I learned that I could have a wonderful time alone in a country where I understood the language and it was still using a currency I was familiar with. I learned to deal with the mechanics of managing my suitcase drop-offs and pickups and filling out hire car contracts and gained confidence in making decisions on my own.
Plan your trip.
For each holiday I've taken alone, I always have everything booked before I leave home. I spend a lot of time researching on line to see where I want to go and what the attractions are. I book my hire car if I'll need one, train tickets and or airport transfers, and all the accommodation. I also download maps of where I'm staying and what I will be doing.
Make sure you have your phone sorted for travel. Check with your company to see what the costs will be to keep using your own phone for google maps, texts and calls. It may be cheaper to buy a new sim card on arrival and use your sim just until you get it.
Be alert and know where your things are.
Money is important when you're alone, you have to have back up so I keep most of my money in a money belt under my clothes.

[Portion of a data file]

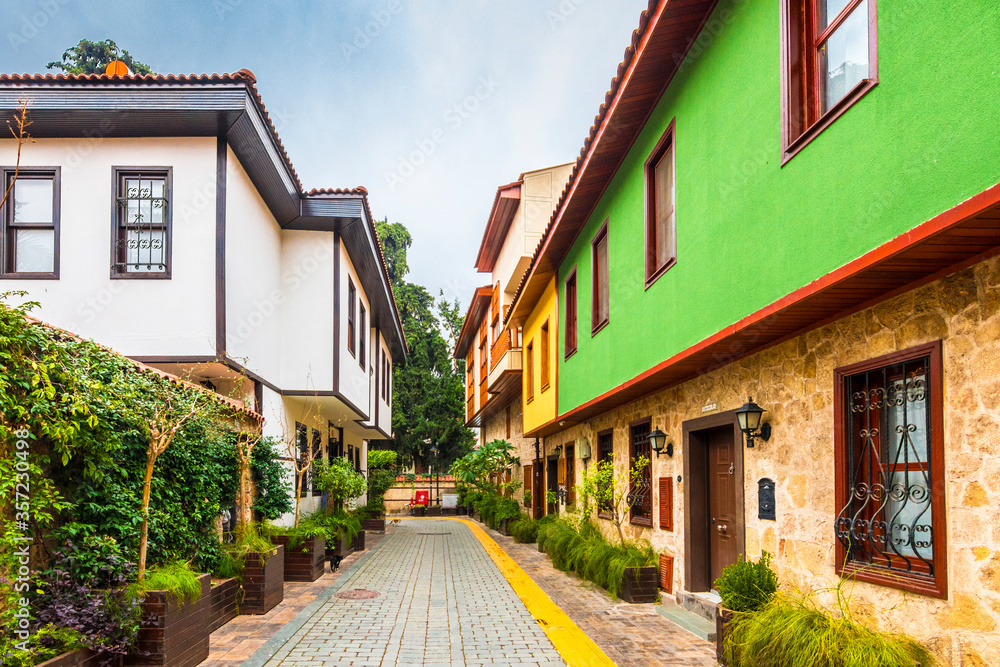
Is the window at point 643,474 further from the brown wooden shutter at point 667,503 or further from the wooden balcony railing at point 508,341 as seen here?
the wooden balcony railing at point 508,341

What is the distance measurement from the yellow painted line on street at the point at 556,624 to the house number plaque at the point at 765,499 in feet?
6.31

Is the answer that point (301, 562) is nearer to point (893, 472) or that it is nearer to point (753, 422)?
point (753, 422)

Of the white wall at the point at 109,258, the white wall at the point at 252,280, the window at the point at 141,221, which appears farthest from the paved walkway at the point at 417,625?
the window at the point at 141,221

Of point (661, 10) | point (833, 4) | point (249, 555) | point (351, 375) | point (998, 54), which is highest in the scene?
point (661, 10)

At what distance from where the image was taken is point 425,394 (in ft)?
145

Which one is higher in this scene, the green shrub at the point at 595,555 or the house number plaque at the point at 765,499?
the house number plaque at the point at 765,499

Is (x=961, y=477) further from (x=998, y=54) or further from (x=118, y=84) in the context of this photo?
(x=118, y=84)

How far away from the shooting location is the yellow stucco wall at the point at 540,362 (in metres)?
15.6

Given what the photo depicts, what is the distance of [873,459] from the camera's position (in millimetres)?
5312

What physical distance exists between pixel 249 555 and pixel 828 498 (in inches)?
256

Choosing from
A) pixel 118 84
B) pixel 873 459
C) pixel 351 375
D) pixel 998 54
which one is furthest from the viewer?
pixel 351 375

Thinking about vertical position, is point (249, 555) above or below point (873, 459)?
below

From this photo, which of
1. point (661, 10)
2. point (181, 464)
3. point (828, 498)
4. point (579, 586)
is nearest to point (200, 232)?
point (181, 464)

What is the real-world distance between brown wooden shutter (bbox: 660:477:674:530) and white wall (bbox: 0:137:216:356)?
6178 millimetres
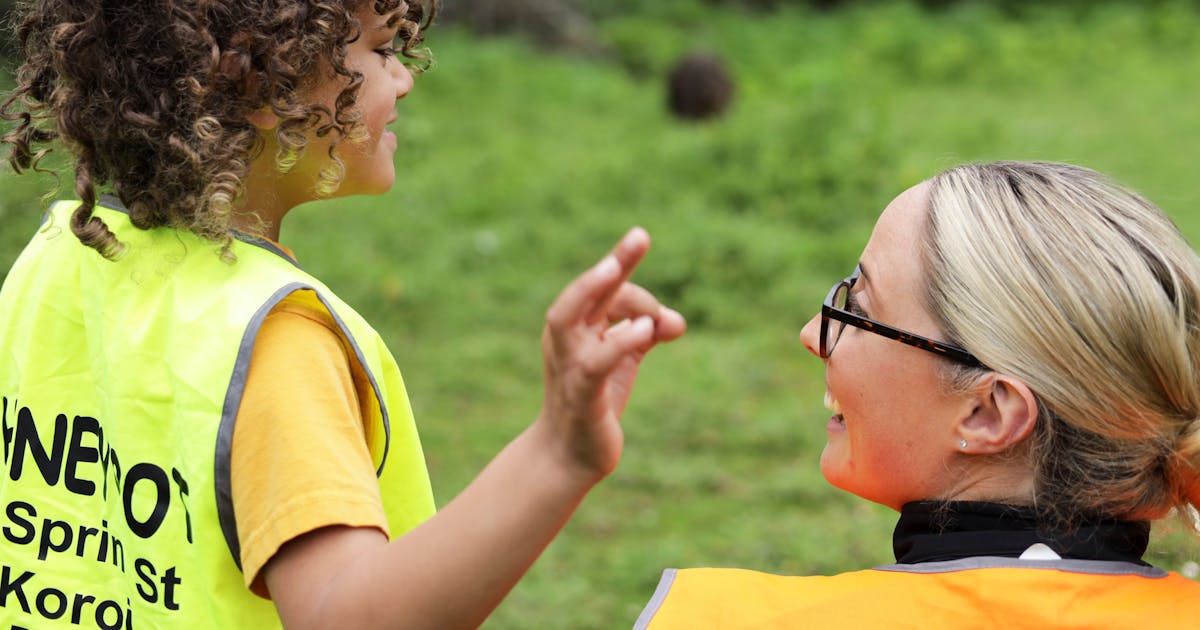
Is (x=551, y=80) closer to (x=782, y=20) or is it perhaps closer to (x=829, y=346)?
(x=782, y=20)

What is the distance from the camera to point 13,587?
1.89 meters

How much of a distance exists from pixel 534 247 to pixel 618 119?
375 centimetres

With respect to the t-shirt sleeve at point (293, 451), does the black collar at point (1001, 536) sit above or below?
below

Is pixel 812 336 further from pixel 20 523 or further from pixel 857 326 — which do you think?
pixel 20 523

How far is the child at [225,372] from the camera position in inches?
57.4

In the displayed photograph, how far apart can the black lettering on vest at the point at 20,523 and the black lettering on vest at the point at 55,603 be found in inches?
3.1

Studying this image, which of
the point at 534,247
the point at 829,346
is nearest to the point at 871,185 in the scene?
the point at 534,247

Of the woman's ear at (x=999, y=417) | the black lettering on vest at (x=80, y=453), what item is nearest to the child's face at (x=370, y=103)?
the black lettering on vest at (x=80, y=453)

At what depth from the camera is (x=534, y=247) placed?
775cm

---

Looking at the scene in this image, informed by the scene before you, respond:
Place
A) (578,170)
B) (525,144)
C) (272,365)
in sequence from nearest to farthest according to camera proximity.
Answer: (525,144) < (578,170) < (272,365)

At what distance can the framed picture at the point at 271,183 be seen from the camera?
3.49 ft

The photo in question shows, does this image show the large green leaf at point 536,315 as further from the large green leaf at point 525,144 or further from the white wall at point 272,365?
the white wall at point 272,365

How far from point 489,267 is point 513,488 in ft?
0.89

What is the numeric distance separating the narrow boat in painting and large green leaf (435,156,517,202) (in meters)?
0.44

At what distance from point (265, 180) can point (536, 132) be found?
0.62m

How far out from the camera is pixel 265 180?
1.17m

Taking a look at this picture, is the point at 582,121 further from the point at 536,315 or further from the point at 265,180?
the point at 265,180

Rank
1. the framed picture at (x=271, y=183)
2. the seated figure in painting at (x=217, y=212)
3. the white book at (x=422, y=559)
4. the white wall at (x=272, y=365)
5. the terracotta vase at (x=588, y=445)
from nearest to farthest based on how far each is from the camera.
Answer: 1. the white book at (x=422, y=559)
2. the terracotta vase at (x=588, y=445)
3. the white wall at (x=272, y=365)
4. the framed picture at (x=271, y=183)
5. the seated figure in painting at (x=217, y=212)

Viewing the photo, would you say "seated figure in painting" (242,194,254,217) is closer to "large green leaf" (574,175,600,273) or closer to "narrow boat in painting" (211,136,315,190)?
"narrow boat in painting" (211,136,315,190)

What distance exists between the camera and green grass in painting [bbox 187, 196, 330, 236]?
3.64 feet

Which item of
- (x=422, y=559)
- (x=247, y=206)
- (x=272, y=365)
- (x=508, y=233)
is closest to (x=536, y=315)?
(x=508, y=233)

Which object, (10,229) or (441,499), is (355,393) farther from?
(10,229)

Problems
**1)** According to the solo travel passage, where does the writer keep most of their money?
**2)** Please translate this sentence from the solo travel passage into Spanish: "I also download maps of where I'm staying and what I will be doing."
**3)** In the solo travel passage, swap "suitcase" for "luggage" and write out the text starting with "I learned that" and going on through "decisions on my own.".

Answers
**1)** In a money belt under the writer's clothes.

**2)** También descargo mapas de dónde me alojo y de lo que voy a hacer.

**3)**
I learned that I could have a wonderful time alone in a country where I understood the language and it was still using a currency I was familiar with. I learned to deal with the mechanics of managing my luggage drop-offs and pickups and filling out hire car contracts and gained confidence in making decisions on my own.